*Written problem a*.
Repeat word for word the part of the passage on NFL mock drafts starting at "Since the Worldwide" and ending at "making a living.".

Yesterday, NFL Draft expert—as he’s credited in the video game NFL Head Coach—Mel Kiper Jr. published his "Mock Draft 1.0."
Since the Worldwide Leader turned the NFL into a year-round attraction, most see Kiper’s mock draft as the official transition from tangible football goodness to superfluous chatter about where the top prospects in college football will be making a living.
So when the mock draft season officially kicked off on Thursday, Kiper slotted Tim Williams, the Alabama DE/pass rushing OLB to the Lions at No. 21. We investigated the selection here and weren’t exactly crazy about it, which is sort of a bummer because for what purpose are mock drafts to serve if they don’t fill you with unbridled hope?
Earlier in the week, a couple of other popular draft buffs released their mock drafts. Steve Palazzolo of Pro Football Focus put out his third iteration of a mock draft while Daniel Jeremiah of NFL.com released his first installment. Naturally, these flew under the radar as much as these things can because, hello, Mel Kiper Jr. gets top billing.
All three seem to be operating on the same wavelength, however, with all three selecting players—albeit with three different names—at the same positon.

*Record excerpts*.
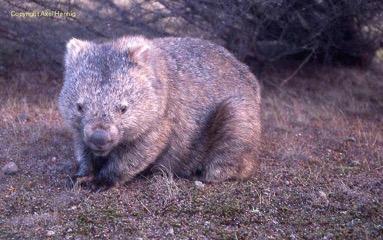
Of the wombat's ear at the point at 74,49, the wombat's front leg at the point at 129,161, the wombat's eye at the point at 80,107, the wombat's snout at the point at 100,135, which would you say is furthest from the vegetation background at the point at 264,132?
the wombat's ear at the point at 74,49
==
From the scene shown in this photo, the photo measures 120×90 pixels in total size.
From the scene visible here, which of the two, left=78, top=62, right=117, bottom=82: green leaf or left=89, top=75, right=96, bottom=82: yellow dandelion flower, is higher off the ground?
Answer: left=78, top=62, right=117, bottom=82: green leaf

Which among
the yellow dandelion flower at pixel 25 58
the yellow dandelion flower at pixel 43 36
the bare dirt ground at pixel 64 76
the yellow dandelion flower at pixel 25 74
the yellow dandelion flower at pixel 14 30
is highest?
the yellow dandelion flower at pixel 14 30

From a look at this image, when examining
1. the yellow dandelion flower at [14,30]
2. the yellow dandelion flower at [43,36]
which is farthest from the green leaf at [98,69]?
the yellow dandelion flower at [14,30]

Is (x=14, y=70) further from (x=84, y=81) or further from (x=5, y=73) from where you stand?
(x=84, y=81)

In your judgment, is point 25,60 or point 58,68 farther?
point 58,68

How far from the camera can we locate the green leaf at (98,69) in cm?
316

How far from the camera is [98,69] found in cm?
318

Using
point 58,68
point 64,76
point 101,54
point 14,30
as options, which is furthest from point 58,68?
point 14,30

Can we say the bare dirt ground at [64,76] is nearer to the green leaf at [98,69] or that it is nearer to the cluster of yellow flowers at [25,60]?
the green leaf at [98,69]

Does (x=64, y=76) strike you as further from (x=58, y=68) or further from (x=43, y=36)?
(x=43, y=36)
---
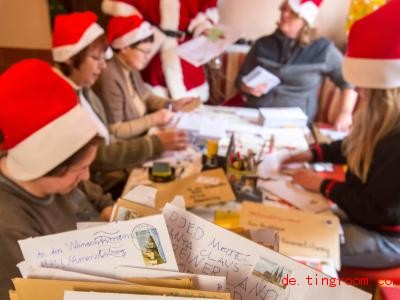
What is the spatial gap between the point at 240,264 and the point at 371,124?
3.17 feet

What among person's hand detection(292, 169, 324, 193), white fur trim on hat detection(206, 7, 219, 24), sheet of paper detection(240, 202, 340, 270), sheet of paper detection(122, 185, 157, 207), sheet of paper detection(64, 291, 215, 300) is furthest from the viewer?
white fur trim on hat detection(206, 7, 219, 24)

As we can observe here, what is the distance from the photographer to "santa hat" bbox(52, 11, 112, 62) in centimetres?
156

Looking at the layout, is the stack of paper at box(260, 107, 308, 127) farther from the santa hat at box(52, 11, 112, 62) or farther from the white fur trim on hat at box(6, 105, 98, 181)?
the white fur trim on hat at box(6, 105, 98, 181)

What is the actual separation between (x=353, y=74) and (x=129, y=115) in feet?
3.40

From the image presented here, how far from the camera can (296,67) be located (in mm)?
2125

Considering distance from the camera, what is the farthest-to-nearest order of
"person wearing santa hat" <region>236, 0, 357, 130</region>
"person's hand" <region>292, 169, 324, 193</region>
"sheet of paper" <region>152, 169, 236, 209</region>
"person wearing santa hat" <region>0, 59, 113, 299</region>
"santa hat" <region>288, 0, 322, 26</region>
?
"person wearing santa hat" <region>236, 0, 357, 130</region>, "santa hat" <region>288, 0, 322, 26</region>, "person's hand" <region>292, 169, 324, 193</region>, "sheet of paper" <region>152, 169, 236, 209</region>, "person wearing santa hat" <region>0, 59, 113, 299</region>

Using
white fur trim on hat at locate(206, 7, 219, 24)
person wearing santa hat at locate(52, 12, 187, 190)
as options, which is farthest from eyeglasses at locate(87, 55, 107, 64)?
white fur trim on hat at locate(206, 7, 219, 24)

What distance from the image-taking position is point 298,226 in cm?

*Written problem b*.
Rewrite the rows starting at the line that contains "What is the spatial" and ending at the line that contains "What distance from", putting "lens" in place of "camera" and changing nothing else. Give back only those lines.

*Written response a*.
Since the Worldwide Leader turned the NFL into a year-round attraction, most see Kiper’s mock draft as the official transition from tangible football goodness to superfluous chatter about where the top prospects in college football will be making a living.

*Written response b*.
What is the spatial gap between the point at 240,264 and the point at 371,124?
3.17 feet

What among person's hand detection(292, 169, 324, 193), white fur trim on hat detection(206, 7, 219, 24), sheet of paper detection(240, 202, 340, 270), sheet of paper detection(122, 185, 157, 207), sheet of paper detection(64, 291, 215, 300) is furthest from the viewer?
white fur trim on hat detection(206, 7, 219, 24)

As we can observe here, what is the distance from the photographer to "santa hat" bbox(52, 11, 112, 62) in centimetres?
156

Looking at the layout, is the stack of paper at box(260, 107, 308, 127) farther from the santa hat at box(52, 11, 112, 62) or farther from the white fur trim on hat at box(6, 105, 98, 181)?
the white fur trim on hat at box(6, 105, 98, 181)

What is the actual separation between (x=353, y=74) and (x=129, y=115) in feet?
3.40

From the image presented here, how far from the lens can (296,67) be located (in mm)?
2125

Considering distance from the lens, what is the farthest-to-nearest order of
"person wearing santa hat" <region>236, 0, 357, 130</region>
"person's hand" <region>292, 169, 324, 193</region>
"sheet of paper" <region>152, 169, 236, 209</region>
"person wearing santa hat" <region>0, 59, 113, 299</region>
"santa hat" <region>288, 0, 322, 26</region>
?
"person wearing santa hat" <region>236, 0, 357, 130</region>, "santa hat" <region>288, 0, 322, 26</region>, "person's hand" <region>292, 169, 324, 193</region>, "sheet of paper" <region>152, 169, 236, 209</region>, "person wearing santa hat" <region>0, 59, 113, 299</region>

Using
white fur trim on hat at locate(206, 7, 219, 24)
person wearing santa hat at locate(52, 12, 187, 190)
as options, which is farthest from eyeglasses at locate(87, 55, 107, 64)?
white fur trim on hat at locate(206, 7, 219, 24)

What distance from the image-taking position is point 298,226 in cm?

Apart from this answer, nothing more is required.